Distribution of the funds has been sluggish in some areas, with state and local programs spending more than $5.1 billion out of the $25 billion allocated under the first round of emergency rental assistance, according to the Treasury Department. Since Jan. 1, state and local programs have made about 1 million payments benefiting households at risk of eviction.

“The aid, as well as the rest of the $4 trillion of economic relief circulating through the economy, has allowed many apartment residents to continue to meet their financial obligations,” stated the NMHC. “We believe state and local governments must do more to remove barriers to getting this critical relief in the hands of renters in need.”

The percentage has been ticking up, with more than 340,000 households receiving $1.7 billion in rental and utility assistance in July alone, a 15% increase compared with June and more than double the number of households served in May.

However, this is just a drop in the bucket. To encourage state and local governments to expedite this emergency rental assistance, Treasury announced seven additional policies Aug. 25. These include measures and clarifications to reduce processing delays, including the ability to make bulk payments to larger landlords and utility companies more efficiently and allowing grantees to use self-attestation for documenting financial hardship, the risk of homelessness or housing instability, and income.

“The flexibilities provided by the Treasury Department are largely responsive to recommendations emergency rental assistance program coordinators have been urging the administration to adopt for months,” said Stockton Williams, executive director of the National Council of State Housing Agencies. “We are pleased that Treasury is relaxing federal requirements that had slowed some emergency rental assistance program grantees’ delivery of funds. The revised rules will enable state, local, and tribal governments to further accelerate the delivery of much-needed rent relief.”

Landlords and tenants have a shared interest in getting back-rent paid, but many don’t know that this money is available and how to access assistance, added David Dworkin, president and CEO of the National Housing Conference.

“Communities and housing stakeholders must significantly improve marketing efforts and not depend on internet-savvy people finding applications online,” he said.

Dworkin pointed out that for more than a year many apartments owners have covered the lost rent for renters unable to pay due to the pandemic and that most are small “mom and pop” landlords that depend on those payments. “State and local governments must do whatever is necessary to move this historic amount of support or return funds for reallocation to grantees who are successfully getting the money out,” he said.

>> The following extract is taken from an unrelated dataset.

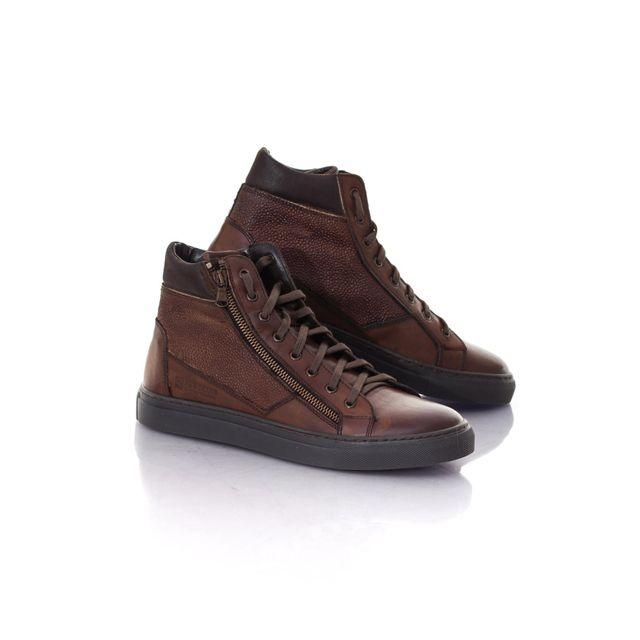 Redskins Chaussures Baskets en cuir Nerinel cognac marron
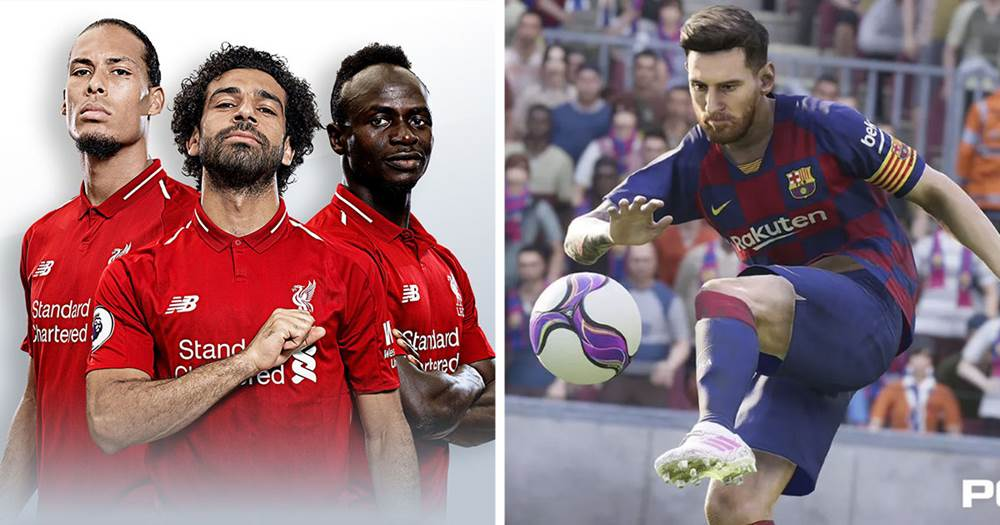 No Liverpool in PES 2020? Fans speculating over leaking in-game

Additional Eviction Prevention Measures

With the Supreme Court striking down the eviction moratorium, the Biden administration is calling on all entities—from cities and states to local courts, landlords, cabinet agencies—to urgently act to prevent evictions.

“We call on state and local jurisdictions to take every action they can to safeguard their most vulnerable residents. These actions should include permitting evictions for nonpayment of rent only after landlords and tenants have sought emergency rental assistance funds,” said Department of Housing and Urban Development (HUD) Secretary Marcia L. Fudge. “We call on every landlord, every housing owner, and every partner that receives our support to do all they can to help protect the people of their communities.”

The NMHC said multifamily firms remain committed to keeping residents in their homes, citing a recent survey it conducted. The survey found that 100% of firms offered eviction mitigation programs, including payment plans (100%), waived late fees (96%), deferred payments (78%), changes to lease terms (58%), compensation for vacating a unit (54%), and no fees on credit card rent payments (50%).

“Property owners understand that evictions should only be made as a matter of last recourse and will continue to do everything in their power to help their tenants to access rental assistance and/or to enter into a reasonable payment agreement,” added NAHB’s Fowke.